** Opening Exercise text block **

Just 10 months ago Mitchell was knocked down by a car outside his Sheffield home, and doctors told mum Leasa Ward he may never walk again.

But today, after 11 operations, Leasa is overjoyed to see her 10-year-old son out and about on his scooter.

“It is unbelievable – looking at him now you would never have thought he was ill,” said Leasa, as Mitchell tried to scoot down a flight of steps in the city centre.

“Watching him on his scooter is terrifying – but I want him to be able to make the mistakes and fall off like other children.

“When you have come so close to losing him, it is so nice just watching him have fun.”

Mitchell, who got back on his beloved scooter just three days ago, has come on leaps and bounds.

“It is his attitude, determination and bravery that has got him through,” said Leasa, 36, who lives with Mitchell and her two other sons Louis, 19, and Brandon, 13, on the Manor.

“Everyone who saw him in those early days when he was in a coma has been absolutely amazed at his progress.”

Mitchell was playing with water bombs with his pals on a sunny day last June when he was knocked over on the corner of Fretson Road and Harborough Avenue, next to a popular park.

He was rushed to Sheffield Children’s Hospital, where surgeons immediately removed part of his skull to remove pressure on his brain.

“They nearly lost him in the ambulance,” said Leasa, who has had to give up her job as a nursery housekeeper to look after her son.

“The paramedic came and saw Mitchell a few weeks later and said she couldn’t believe he was still alive.

“The surgeons put him in a coma and operated on his brain. They said he might never walk or communicate again.

“But he’s proved them wrong.”

Mitchell has had to learn to talk, eat and walk again, and still has a long way to go until he is fully recovered.

He still has trouble with his speech and for the past few weeks has been hit by epileptic fits brought on by his head injury.

But the little lad is back at Woodthorpe Primary two days a week and is making progress with the help of a home tutor.

“He has had to start all over again with his schoolwork, back at reception level,” said Leasa.

“But he is doing really well and everyone has been brilliant with him.”

** Closing Exercise text block **
** Opening Data extracts block **

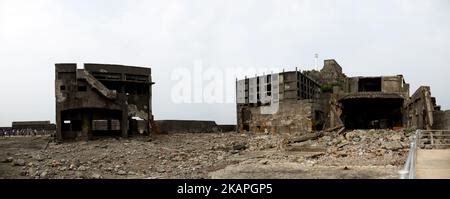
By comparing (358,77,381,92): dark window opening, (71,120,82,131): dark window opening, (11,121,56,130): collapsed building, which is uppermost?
(358,77,381,92): dark window opening

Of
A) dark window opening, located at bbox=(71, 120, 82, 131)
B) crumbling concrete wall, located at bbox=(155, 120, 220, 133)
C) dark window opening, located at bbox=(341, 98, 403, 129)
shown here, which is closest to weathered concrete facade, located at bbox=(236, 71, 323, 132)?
dark window opening, located at bbox=(341, 98, 403, 129)

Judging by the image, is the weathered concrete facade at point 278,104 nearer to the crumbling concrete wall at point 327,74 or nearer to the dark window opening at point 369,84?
the dark window opening at point 369,84

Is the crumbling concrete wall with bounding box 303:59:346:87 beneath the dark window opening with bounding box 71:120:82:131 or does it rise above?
above

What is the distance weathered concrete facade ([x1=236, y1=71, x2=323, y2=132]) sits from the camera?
30719mm

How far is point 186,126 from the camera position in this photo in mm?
38312

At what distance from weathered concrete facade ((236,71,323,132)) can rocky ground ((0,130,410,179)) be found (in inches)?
242

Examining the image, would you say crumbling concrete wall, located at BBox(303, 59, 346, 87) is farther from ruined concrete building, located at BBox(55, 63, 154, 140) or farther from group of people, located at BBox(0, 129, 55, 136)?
group of people, located at BBox(0, 129, 55, 136)

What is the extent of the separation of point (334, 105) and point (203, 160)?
1389cm

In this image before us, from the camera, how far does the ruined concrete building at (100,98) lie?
89.5ft

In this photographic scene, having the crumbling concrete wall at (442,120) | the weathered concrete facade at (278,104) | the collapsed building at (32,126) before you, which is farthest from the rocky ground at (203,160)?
the collapsed building at (32,126)

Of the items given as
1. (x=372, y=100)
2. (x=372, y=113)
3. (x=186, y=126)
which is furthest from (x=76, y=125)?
(x=372, y=113)

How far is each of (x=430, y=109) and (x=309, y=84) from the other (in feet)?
64.8
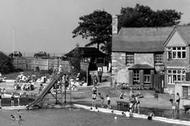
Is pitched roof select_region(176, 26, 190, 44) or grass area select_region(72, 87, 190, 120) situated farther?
pitched roof select_region(176, 26, 190, 44)

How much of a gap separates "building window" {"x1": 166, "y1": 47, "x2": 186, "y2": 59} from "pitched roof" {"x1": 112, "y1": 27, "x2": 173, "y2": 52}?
2627 mm

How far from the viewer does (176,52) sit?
69438mm

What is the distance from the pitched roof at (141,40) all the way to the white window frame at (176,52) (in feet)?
8.59

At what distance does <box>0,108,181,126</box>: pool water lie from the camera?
4412 cm

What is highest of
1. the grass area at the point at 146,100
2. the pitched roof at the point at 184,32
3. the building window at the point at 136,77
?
the pitched roof at the point at 184,32

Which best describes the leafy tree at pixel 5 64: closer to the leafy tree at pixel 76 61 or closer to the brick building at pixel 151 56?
the leafy tree at pixel 76 61

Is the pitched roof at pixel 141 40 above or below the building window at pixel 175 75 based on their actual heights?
above

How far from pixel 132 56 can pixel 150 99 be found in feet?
50.0

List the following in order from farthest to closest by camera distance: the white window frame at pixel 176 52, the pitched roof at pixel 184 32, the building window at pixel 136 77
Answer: the building window at pixel 136 77 < the white window frame at pixel 176 52 < the pitched roof at pixel 184 32

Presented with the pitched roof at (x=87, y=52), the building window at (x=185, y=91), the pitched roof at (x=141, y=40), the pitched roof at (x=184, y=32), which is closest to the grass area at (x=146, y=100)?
the building window at (x=185, y=91)

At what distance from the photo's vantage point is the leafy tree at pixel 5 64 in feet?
336

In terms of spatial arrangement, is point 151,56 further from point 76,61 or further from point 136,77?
point 76,61

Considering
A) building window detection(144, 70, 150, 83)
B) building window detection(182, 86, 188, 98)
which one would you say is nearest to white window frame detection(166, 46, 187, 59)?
building window detection(144, 70, 150, 83)

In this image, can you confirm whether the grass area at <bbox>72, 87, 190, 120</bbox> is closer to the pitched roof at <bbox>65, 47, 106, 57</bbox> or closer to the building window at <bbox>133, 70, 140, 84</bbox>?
the building window at <bbox>133, 70, 140, 84</bbox>
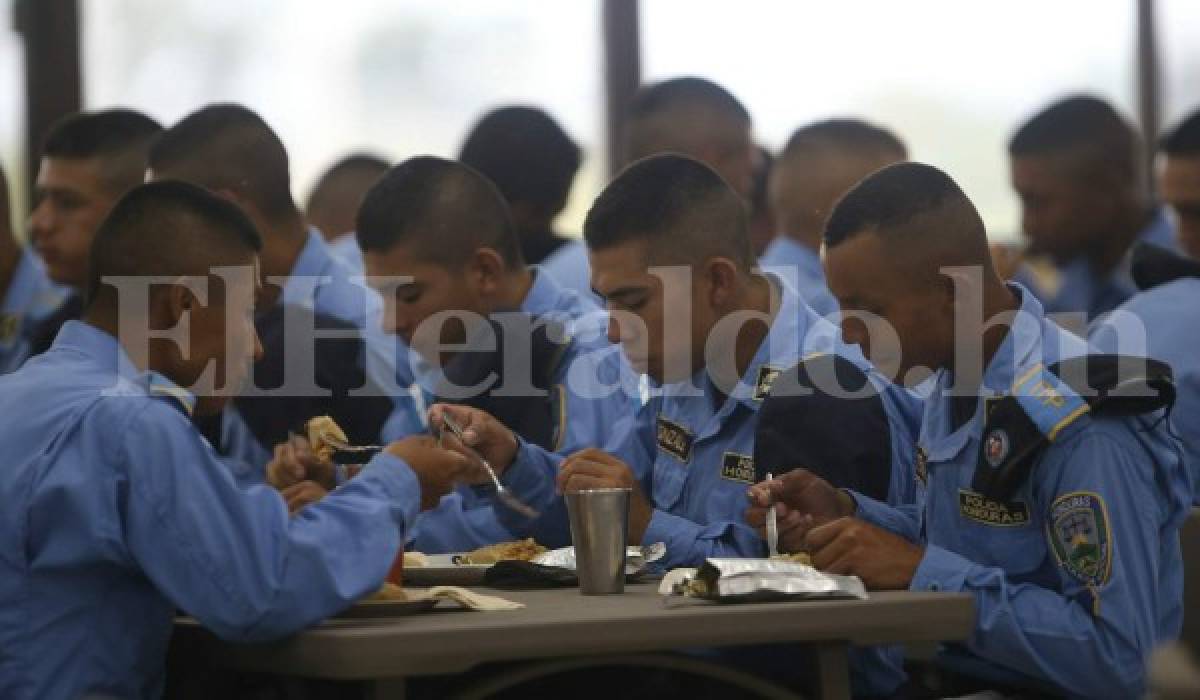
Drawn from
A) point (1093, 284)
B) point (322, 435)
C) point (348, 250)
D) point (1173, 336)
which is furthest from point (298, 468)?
point (1093, 284)

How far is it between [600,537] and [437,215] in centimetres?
141

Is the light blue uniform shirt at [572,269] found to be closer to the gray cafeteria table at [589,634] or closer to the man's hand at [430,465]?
the man's hand at [430,465]

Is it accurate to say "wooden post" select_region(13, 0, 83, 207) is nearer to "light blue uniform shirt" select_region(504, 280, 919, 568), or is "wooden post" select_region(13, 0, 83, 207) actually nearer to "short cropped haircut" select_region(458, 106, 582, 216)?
"short cropped haircut" select_region(458, 106, 582, 216)

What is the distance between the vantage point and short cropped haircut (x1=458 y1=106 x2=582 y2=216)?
17.0ft

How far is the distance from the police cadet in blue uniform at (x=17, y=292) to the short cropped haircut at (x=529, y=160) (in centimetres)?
132

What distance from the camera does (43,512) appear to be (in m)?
2.55

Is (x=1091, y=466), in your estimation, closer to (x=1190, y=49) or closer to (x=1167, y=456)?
(x=1167, y=456)

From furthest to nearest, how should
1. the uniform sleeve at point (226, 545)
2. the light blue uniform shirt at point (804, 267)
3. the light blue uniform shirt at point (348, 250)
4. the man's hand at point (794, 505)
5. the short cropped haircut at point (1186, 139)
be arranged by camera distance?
the light blue uniform shirt at point (348, 250) → the light blue uniform shirt at point (804, 267) → the short cropped haircut at point (1186, 139) → the man's hand at point (794, 505) → the uniform sleeve at point (226, 545)

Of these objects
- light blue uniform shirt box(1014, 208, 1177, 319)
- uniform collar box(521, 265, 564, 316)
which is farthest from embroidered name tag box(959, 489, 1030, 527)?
light blue uniform shirt box(1014, 208, 1177, 319)

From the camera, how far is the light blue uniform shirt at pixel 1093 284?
5781 millimetres

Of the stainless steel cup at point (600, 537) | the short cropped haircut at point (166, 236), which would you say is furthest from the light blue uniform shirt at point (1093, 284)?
the short cropped haircut at point (166, 236)

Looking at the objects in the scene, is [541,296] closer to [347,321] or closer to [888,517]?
[347,321]

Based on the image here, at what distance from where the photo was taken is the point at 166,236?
9.58 ft

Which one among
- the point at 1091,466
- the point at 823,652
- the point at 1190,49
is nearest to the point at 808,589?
the point at 823,652
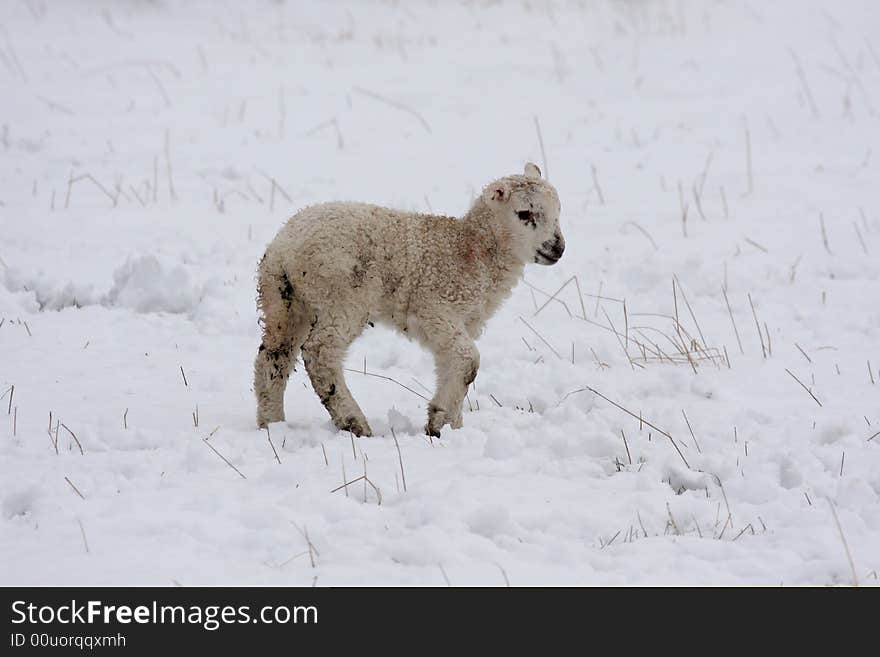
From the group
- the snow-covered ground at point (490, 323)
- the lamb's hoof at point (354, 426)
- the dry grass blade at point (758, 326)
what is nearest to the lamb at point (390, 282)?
the lamb's hoof at point (354, 426)

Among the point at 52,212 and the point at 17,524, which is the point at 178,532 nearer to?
the point at 17,524

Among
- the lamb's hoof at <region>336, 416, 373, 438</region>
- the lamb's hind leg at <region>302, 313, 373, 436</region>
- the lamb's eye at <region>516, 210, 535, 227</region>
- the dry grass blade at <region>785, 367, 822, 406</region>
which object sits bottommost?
the lamb's hoof at <region>336, 416, 373, 438</region>

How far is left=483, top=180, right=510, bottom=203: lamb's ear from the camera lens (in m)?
6.43

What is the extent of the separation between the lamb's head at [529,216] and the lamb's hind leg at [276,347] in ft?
4.71

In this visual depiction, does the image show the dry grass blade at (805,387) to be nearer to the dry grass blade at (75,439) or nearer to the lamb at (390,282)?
the lamb at (390,282)

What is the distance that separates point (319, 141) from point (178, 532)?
30.7 feet

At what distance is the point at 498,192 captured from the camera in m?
6.44

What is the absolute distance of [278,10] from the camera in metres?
19.8

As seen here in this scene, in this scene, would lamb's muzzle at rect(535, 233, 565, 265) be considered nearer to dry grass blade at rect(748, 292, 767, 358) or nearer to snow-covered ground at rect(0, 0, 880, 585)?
snow-covered ground at rect(0, 0, 880, 585)

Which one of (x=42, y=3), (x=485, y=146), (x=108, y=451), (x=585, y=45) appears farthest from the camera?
(x=42, y=3)

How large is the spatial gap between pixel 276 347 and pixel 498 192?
172cm

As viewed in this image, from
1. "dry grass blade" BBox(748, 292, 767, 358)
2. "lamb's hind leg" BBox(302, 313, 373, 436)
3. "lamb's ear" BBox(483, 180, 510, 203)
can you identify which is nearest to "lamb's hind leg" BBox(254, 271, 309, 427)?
"lamb's hind leg" BBox(302, 313, 373, 436)

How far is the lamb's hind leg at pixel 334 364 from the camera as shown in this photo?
5.97m
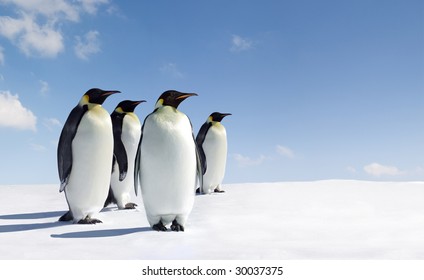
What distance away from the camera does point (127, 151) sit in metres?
6.49

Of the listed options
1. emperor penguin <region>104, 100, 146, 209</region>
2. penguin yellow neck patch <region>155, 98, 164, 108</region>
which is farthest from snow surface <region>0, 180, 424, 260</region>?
penguin yellow neck patch <region>155, 98, 164, 108</region>

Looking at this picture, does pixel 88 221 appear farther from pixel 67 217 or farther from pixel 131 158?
pixel 131 158

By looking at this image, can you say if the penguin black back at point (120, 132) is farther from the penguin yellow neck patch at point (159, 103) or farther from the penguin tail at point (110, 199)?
the penguin yellow neck patch at point (159, 103)

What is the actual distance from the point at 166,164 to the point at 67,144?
1.33m

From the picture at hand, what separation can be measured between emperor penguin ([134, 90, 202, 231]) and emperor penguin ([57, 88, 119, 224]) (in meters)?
0.72

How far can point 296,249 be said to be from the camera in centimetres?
397

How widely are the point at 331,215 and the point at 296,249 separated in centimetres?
251

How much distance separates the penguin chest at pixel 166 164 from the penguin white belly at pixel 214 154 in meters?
4.34

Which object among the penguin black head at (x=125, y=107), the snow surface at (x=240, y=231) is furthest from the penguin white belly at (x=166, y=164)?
the penguin black head at (x=125, y=107)

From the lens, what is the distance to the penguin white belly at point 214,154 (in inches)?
352

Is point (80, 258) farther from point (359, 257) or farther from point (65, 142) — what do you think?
point (359, 257)

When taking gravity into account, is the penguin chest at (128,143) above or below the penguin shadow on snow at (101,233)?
above

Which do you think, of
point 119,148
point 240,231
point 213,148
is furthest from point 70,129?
point 213,148

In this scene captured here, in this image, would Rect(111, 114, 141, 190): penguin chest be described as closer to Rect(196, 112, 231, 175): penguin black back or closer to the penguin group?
the penguin group
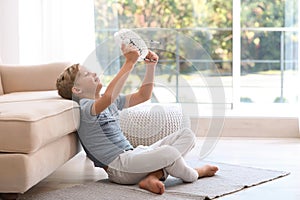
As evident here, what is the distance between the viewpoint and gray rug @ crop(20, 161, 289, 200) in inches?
106

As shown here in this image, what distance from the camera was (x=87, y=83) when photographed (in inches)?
117

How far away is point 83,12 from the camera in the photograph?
4473 mm

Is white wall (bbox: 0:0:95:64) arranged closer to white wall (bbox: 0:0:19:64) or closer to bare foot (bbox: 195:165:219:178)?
white wall (bbox: 0:0:19:64)

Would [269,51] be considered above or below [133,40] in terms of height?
below

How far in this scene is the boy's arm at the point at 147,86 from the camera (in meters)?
2.95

** Closing Data extracts block **

- [Requirement]
Answer these questions using the article about Mitchell:
1. How many operations has Mitchell had?
2. At which corner was he knocked over?
3. How many days a week is he back at Woodthorpe Primary?

- [Your response]
1. 11
2. The corner of Fretson Road and Harborough Avenue
3. Two